Valtteri Bottas is regarded as one of Formula 1’s rising stars. And rightly so; in 2014, in only his second season in the sport, the Finn secured six podiums and finished fourth in the Drivers’ Championship, outperforming his more experienced teammate Felipe Massa.

Bottas’ breakthrough season greatly contributed to the resurgence of the Williams F1 team, which saw them finish third in the Constructors’ Championship; their best result since 2003’s second place.

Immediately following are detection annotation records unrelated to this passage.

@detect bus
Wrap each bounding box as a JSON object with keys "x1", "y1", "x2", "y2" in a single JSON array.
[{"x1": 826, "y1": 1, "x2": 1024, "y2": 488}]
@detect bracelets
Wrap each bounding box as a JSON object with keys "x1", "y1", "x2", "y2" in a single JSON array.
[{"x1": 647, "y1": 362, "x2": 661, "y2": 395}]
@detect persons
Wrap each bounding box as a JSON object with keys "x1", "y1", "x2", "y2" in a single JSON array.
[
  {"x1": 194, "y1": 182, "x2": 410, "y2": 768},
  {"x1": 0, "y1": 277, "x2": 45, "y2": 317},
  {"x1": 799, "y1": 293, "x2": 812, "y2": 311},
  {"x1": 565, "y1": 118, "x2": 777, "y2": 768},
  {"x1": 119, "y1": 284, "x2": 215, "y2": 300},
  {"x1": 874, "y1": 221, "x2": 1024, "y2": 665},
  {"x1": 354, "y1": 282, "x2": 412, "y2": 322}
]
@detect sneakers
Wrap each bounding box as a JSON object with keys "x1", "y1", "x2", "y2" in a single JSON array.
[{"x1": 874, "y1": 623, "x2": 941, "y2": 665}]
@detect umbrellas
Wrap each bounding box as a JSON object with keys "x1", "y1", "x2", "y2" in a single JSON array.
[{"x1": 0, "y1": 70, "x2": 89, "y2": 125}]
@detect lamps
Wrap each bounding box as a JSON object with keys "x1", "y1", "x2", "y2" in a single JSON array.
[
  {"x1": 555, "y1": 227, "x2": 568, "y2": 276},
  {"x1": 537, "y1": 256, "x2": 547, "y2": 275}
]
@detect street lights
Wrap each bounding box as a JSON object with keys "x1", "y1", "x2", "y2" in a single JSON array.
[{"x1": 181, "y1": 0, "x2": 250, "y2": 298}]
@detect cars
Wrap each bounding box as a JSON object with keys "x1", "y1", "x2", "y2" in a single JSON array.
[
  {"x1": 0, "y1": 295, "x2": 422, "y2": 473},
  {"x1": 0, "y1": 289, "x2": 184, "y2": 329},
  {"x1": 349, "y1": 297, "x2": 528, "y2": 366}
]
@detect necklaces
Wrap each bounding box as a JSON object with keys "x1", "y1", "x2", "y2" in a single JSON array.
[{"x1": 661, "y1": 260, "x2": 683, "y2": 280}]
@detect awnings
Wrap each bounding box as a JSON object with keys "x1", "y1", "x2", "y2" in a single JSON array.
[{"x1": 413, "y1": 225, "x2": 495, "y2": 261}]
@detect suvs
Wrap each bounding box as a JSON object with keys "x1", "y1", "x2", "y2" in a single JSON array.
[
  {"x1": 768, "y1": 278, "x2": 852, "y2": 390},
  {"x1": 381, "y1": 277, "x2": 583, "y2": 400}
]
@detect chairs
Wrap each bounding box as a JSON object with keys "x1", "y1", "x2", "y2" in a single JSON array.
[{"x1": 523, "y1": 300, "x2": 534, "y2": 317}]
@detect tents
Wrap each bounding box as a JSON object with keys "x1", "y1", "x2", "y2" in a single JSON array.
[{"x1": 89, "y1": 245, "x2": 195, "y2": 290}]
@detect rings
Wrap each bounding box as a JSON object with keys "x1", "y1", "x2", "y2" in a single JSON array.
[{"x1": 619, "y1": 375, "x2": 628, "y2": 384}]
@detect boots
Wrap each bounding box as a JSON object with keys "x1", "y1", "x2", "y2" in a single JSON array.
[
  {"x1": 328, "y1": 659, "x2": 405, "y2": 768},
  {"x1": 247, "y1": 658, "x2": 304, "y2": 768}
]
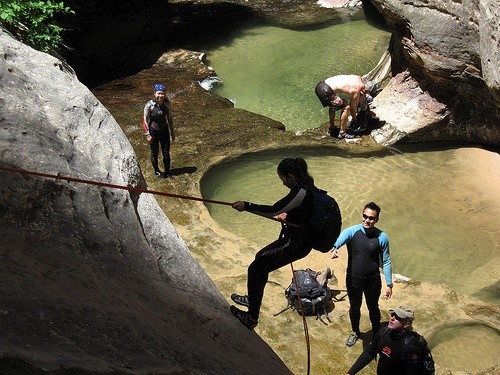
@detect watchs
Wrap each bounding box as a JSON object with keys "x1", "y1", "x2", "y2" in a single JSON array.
[{"x1": 387, "y1": 283, "x2": 394, "y2": 288}]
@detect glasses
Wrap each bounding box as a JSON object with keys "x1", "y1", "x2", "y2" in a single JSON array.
[
  {"x1": 390, "y1": 312, "x2": 402, "y2": 321},
  {"x1": 363, "y1": 215, "x2": 375, "y2": 220}
]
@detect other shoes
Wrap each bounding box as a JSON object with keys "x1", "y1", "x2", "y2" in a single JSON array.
[
  {"x1": 327, "y1": 126, "x2": 340, "y2": 136},
  {"x1": 347, "y1": 330, "x2": 360, "y2": 346},
  {"x1": 338, "y1": 132, "x2": 353, "y2": 139}
]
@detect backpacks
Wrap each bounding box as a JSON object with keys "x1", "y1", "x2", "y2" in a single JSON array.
[
  {"x1": 351, "y1": 106, "x2": 371, "y2": 135},
  {"x1": 381, "y1": 327, "x2": 435, "y2": 375},
  {"x1": 285, "y1": 269, "x2": 332, "y2": 315},
  {"x1": 304, "y1": 187, "x2": 342, "y2": 254}
]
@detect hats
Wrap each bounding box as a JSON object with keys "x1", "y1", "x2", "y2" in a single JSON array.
[
  {"x1": 389, "y1": 306, "x2": 414, "y2": 321},
  {"x1": 154, "y1": 85, "x2": 166, "y2": 92}
]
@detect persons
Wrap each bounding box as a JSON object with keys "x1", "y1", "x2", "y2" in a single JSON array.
[
  {"x1": 315, "y1": 75, "x2": 377, "y2": 138},
  {"x1": 230, "y1": 157, "x2": 318, "y2": 331},
  {"x1": 346, "y1": 306, "x2": 435, "y2": 375},
  {"x1": 143, "y1": 84, "x2": 175, "y2": 177},
  {"x1": 331, "y1": 202, "x2": 394, "y2": 348}
]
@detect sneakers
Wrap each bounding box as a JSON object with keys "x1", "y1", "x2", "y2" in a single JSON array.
[
  {"x1": 231, "y1": 293, "x2": 249, "y2": 308},
  {"x1": 230, "y1": 305, "x2": 257, "y2": 330}
]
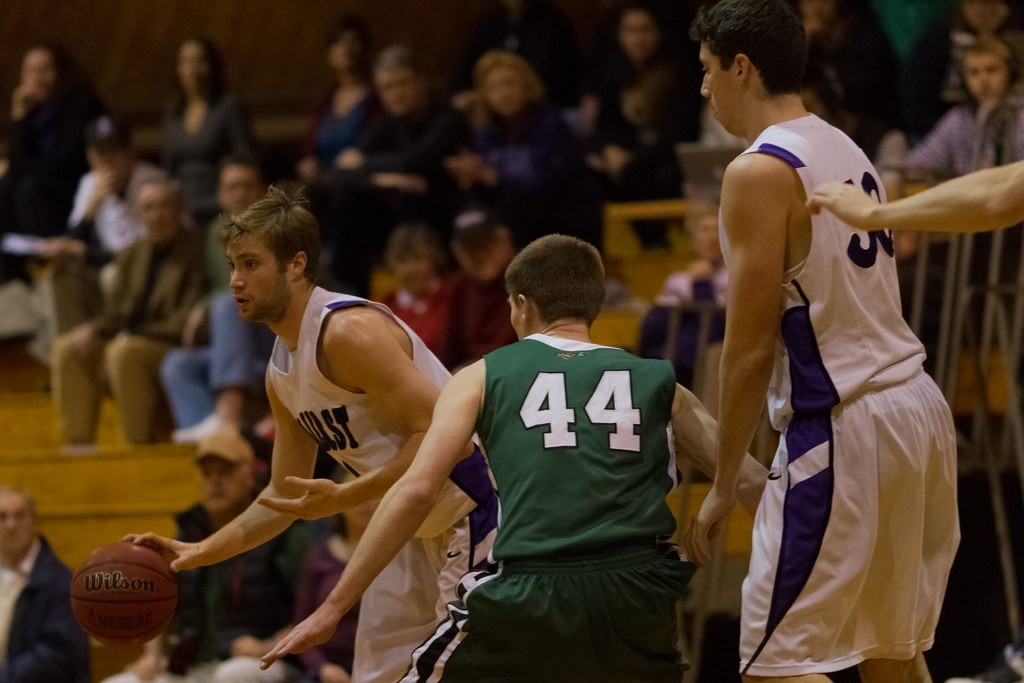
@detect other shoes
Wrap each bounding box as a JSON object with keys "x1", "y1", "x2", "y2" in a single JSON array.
[{"x1": 169, "y1": 414, "x2": 238, "y2": 453}]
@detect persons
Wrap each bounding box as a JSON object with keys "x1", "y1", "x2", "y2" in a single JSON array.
[{"x1": 0, "y1": 0, "x2": 1024, "y2": 683}]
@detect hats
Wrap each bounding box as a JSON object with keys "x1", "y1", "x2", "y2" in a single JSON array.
[
  {"x1": 85, "y1": 114, "x2": 131, "y2": 145},
  {"x1": 192, "y1": 427, "x2": 255, "y2": 464}
]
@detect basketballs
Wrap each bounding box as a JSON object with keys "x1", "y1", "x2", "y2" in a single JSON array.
[{"x1": 70, "y1": 541, "x2": 178, "y2": 648}]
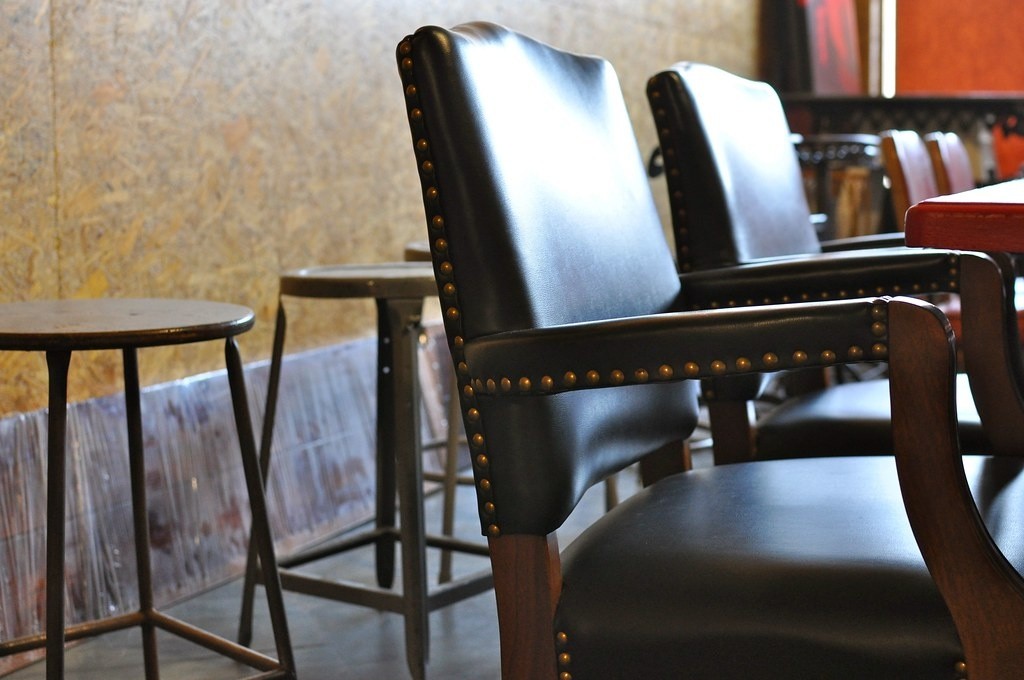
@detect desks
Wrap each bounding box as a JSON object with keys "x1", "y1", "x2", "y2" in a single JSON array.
[{"x1": 904, "y1": 176, "x2": 1023, "y2": 250}]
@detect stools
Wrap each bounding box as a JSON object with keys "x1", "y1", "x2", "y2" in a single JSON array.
[
  {"x1": 401, "y1": 239, "x2": 615, "y2": 584},
  {"x1": 1, "y1": 300, "x2": 300, "y2": 680},
  {"x1": 236, "y1": 260, "x2": 498, "y2": 680}
]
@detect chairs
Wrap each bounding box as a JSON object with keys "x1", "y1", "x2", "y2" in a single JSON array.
[
  {"x1": 923, "y1": 132, "x2": 979, "y2": 196},
  {"x1": 644, "y1": 62, "x2": 1024, "y2": 464},
  {"x1": 395, "y1": 21, "x2": 1024, "y2": 680},
  {"x1": 881, "y1": 128, "x2": 942, "y2": 231}
]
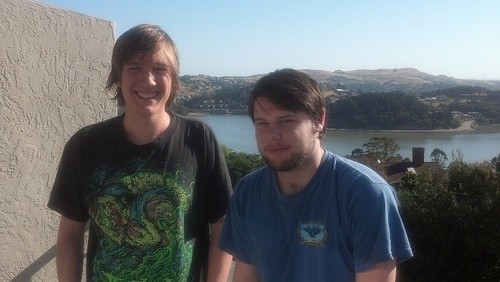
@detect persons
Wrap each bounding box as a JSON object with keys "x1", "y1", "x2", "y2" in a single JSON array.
[
  {"x1": 212, "y1": 68, "x2": 415, "y2": 281},
  {"x1": 46, "y1": 21, "x2": 235, "y2": 282}
]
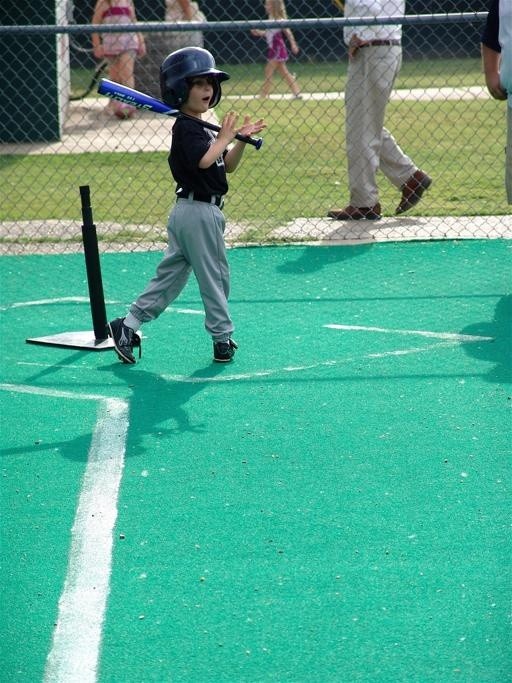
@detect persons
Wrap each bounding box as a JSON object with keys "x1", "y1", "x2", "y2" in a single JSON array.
[
  {"x1": 103, "y1": 44, "x2": 267, "y2": 366},
  {"x1": 326, "y1": 0, "x2": 434, "y2": 221},
  {"x1": 92, "y1": 0, "x2": 147, "y2": 119},
  {"x1": 162, "y1": 0, "x2": 209, "y2": 53},
  {"x1": 479, "y1": 0, "x2": 512, "y2": 207},
  {"x1": 248, "y1": 1, "x2": 304, "y2": 100}
]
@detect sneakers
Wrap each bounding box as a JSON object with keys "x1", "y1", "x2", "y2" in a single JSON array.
[
  {"x1": 115, "y1": 104, "x2": 135, "y2": 119},
  {"x1": 104, "y1": 316, "x2": 141, "y2": 363},
  {"x1": 213, "y1": 338, "x2": 238, "y2": 361}
]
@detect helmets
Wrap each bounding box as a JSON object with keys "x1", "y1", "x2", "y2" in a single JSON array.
[{"x1": 159, "y1": 46, "x2": 230, "y2": 108}]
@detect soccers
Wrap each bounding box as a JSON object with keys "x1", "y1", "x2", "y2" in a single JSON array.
[{"x1": 110, "y1": 98, "x2": 136, "y2": 118}]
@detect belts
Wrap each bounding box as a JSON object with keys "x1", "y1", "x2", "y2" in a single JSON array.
[
  {"x1": 177, "y1": 190, "x2": 225, "y2": 210},
  {"x1": 360, "y1": 38, "x2": 401, "y2": 47}
]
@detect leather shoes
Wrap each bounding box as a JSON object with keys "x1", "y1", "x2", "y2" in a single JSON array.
[
  {"x1": 396, "y1": 168, "x2": 433, "y2": 213},
  {"x1": 327, "y1": 202, "x2": 382, "y2": 220}
]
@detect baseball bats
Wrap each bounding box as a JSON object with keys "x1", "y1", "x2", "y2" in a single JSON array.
[{"x1": 97, "y1": 79, "x2": 263, "y2": 148}]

The 2015 campaign, however, hasn’t quite got off to the start that the clear potential of the Mercedes-powered FW37 would suggest: Bottas failed to take the start of the Australian Grand Prix after injuring his back in qualifying, and he and teammate Massa found their race pace lacking in the searing heat of Malaysia.

I spoke exclusively to the Finn about his rise to Formula 1 and his expectations for the year ahead.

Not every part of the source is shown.